▶ [WHAT THE EXERCISE ASKS] Nothing in the entries may change when you repeat them, and no images may appear.

┌─ DATA SUPPLIED

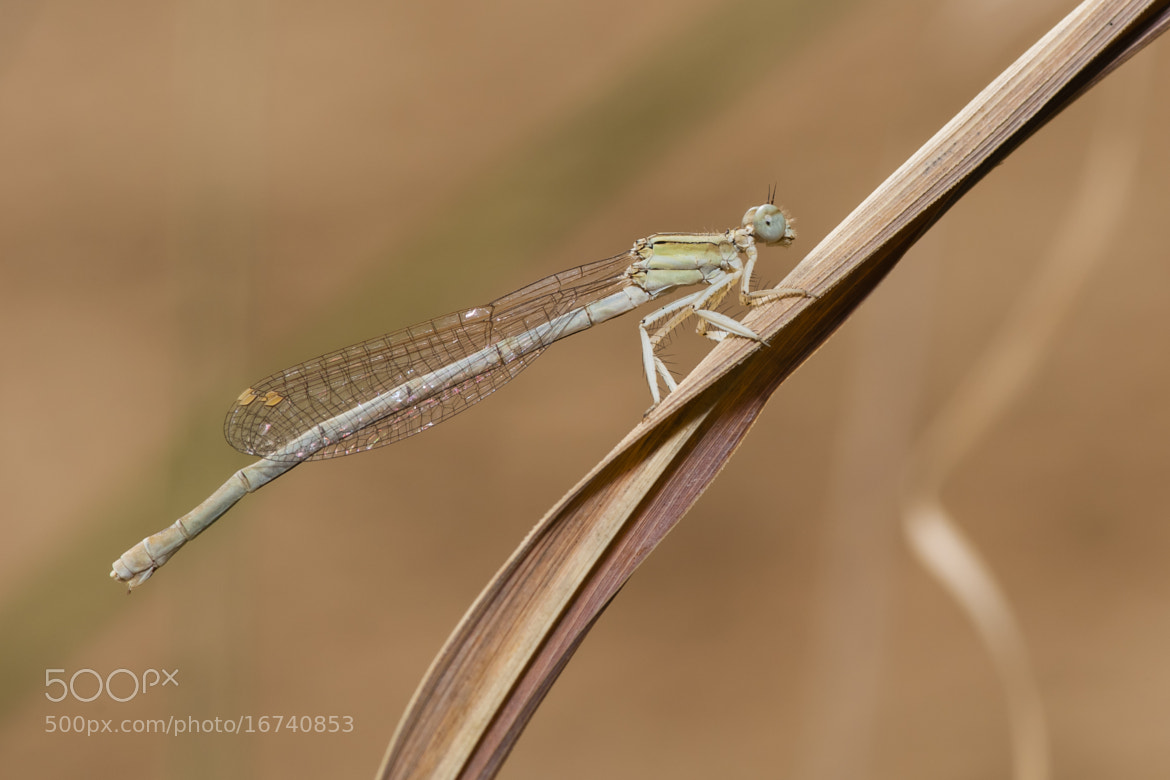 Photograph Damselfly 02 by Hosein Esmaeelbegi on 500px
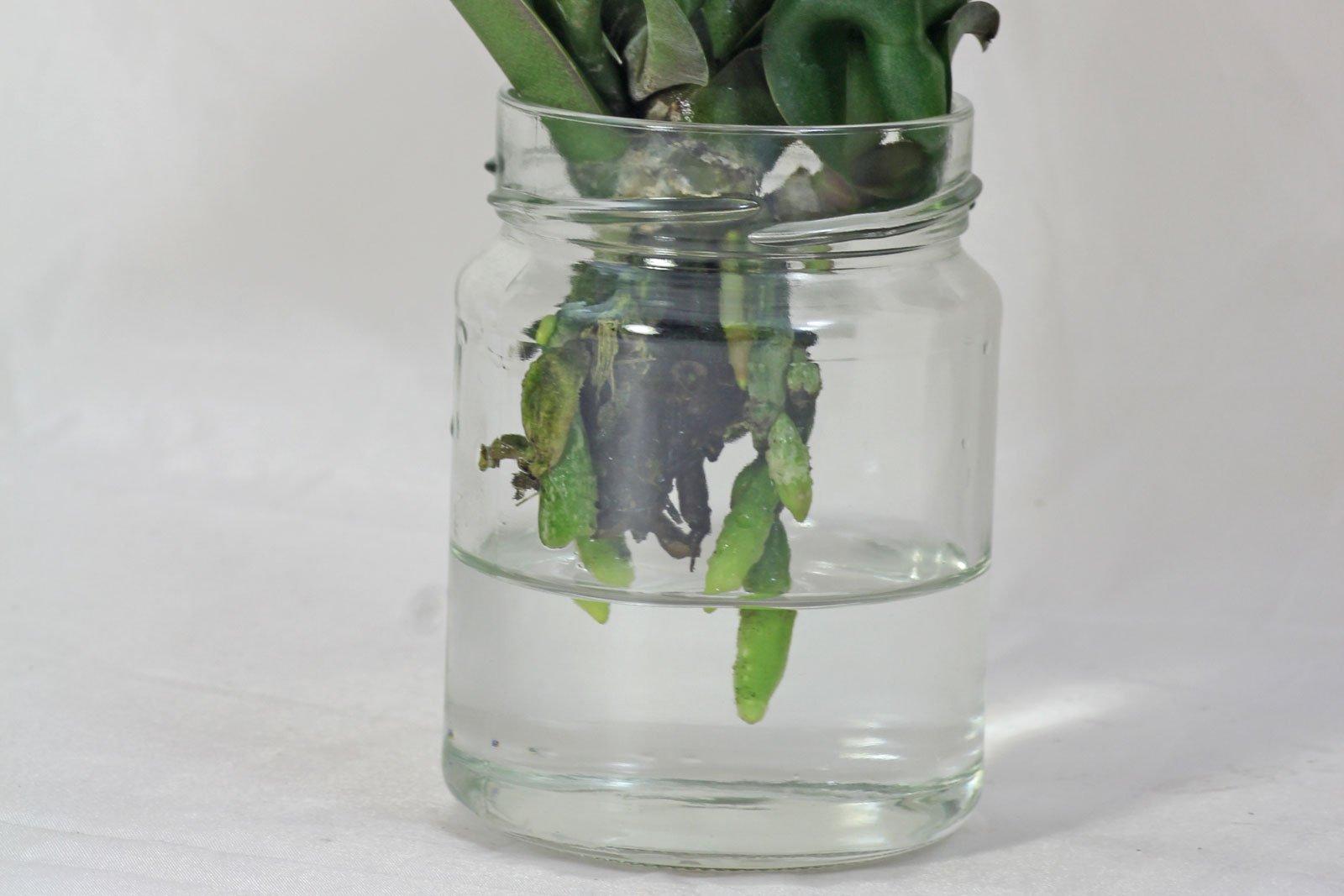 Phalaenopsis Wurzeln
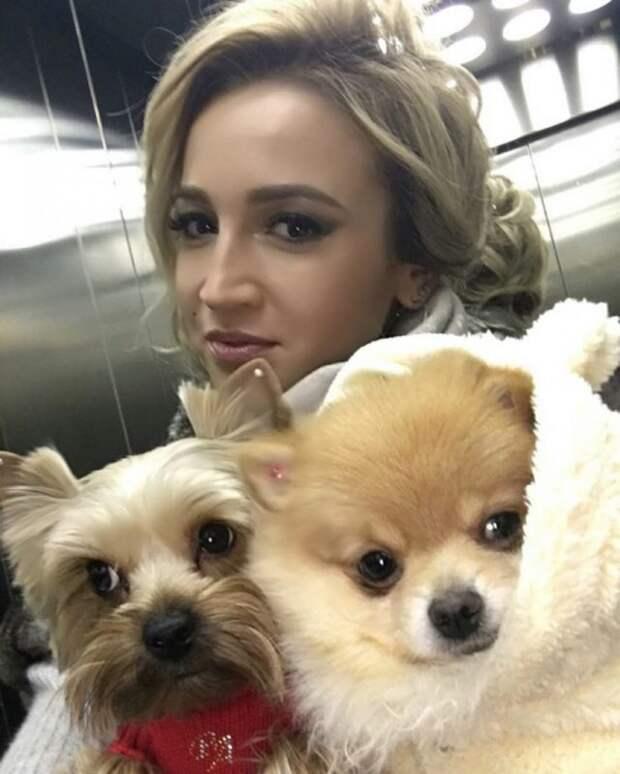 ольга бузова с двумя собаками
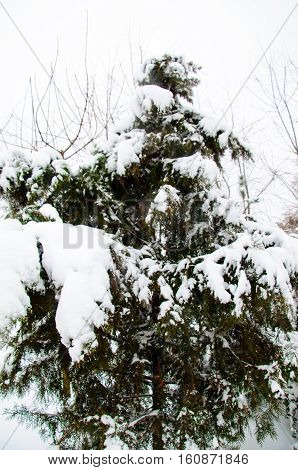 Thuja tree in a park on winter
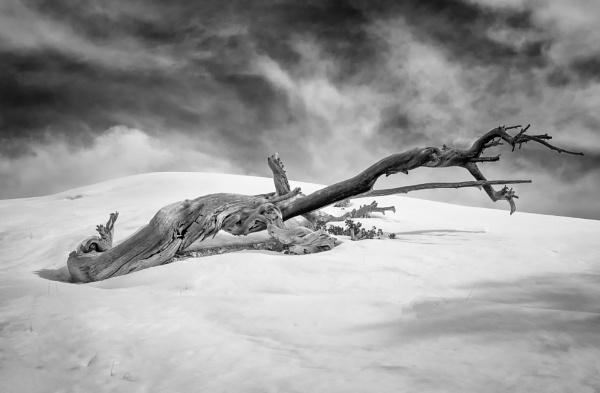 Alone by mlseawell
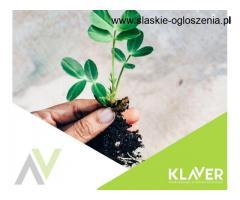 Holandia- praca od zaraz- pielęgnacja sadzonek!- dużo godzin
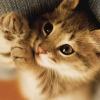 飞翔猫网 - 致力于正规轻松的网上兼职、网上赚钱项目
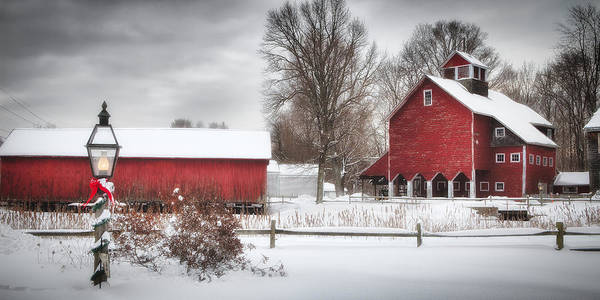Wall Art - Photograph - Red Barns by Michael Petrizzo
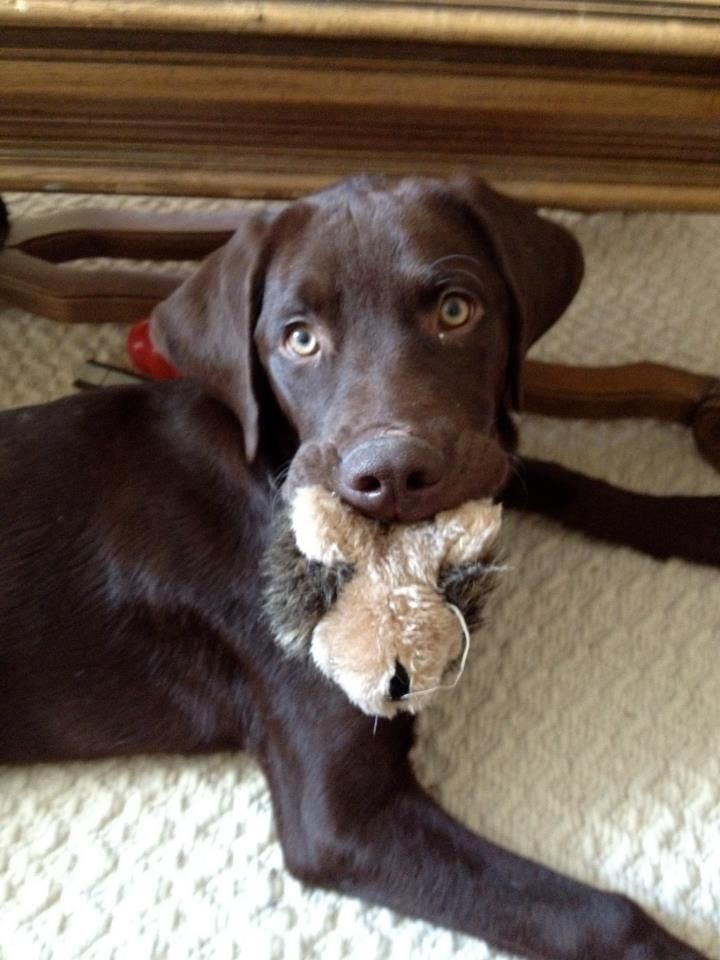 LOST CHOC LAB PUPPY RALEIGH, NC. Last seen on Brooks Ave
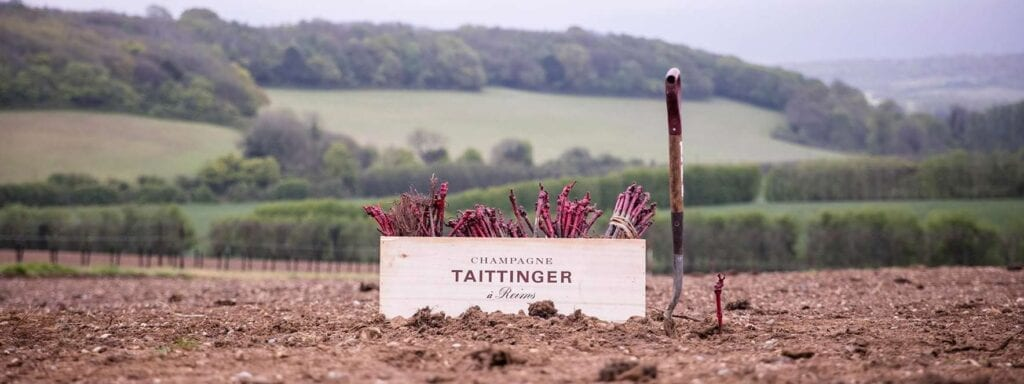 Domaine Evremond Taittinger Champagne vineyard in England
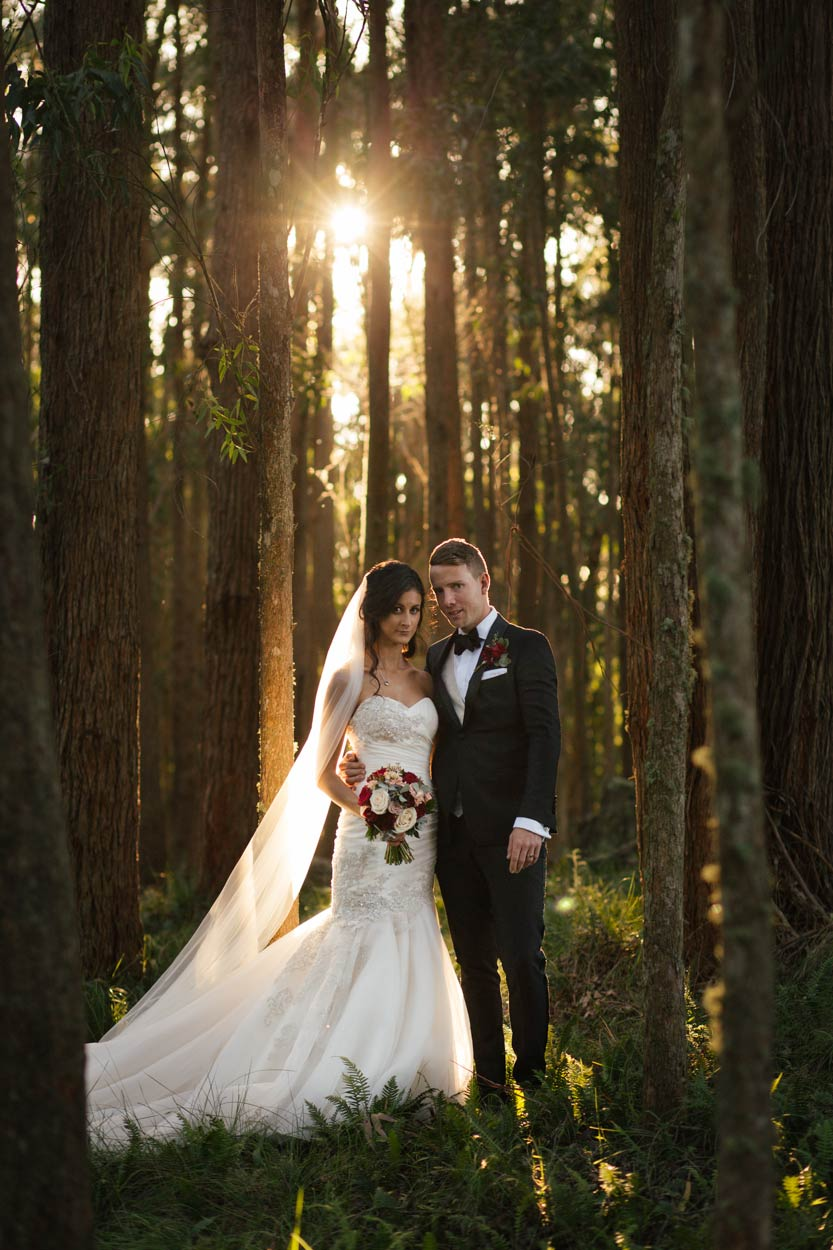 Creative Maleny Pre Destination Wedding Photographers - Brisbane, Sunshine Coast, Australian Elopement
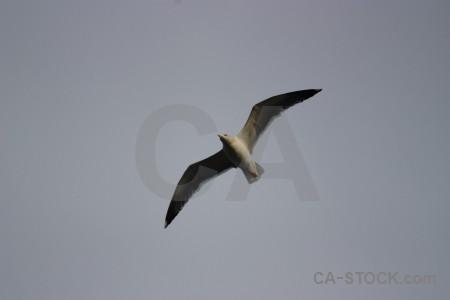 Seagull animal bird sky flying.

└─

▶ [RESPONSE AREA]
 Photograph Damselfly 02 by Hosein Esmaeelbegi on 500px
 Phalaenopsis Wurzeln
 ольга бузова с двумя собаками
 Thuja tree in a park on winter
 Alone by mlseawell
 Holandia- praca od zaraz- pielęgnacja sadzonek!- dużo godzin
 飞翔猫网 - 致力于正规轻松的网上兼职、网上赚钱项目
Wall Art - Photograph - Red Barns by Michael Petrizzo
 LOST CHOC LAB PUPPY RALEIGH, NC. Last seen on Brooks Ave
 Domaine Evremond Taittinger Champagne vineyard in England
 Creative Maleny Pre Destination Wedding Photographers - Brisbane, Sunshine Coast, Australian Elopement
 Seagull animal bird sky flying.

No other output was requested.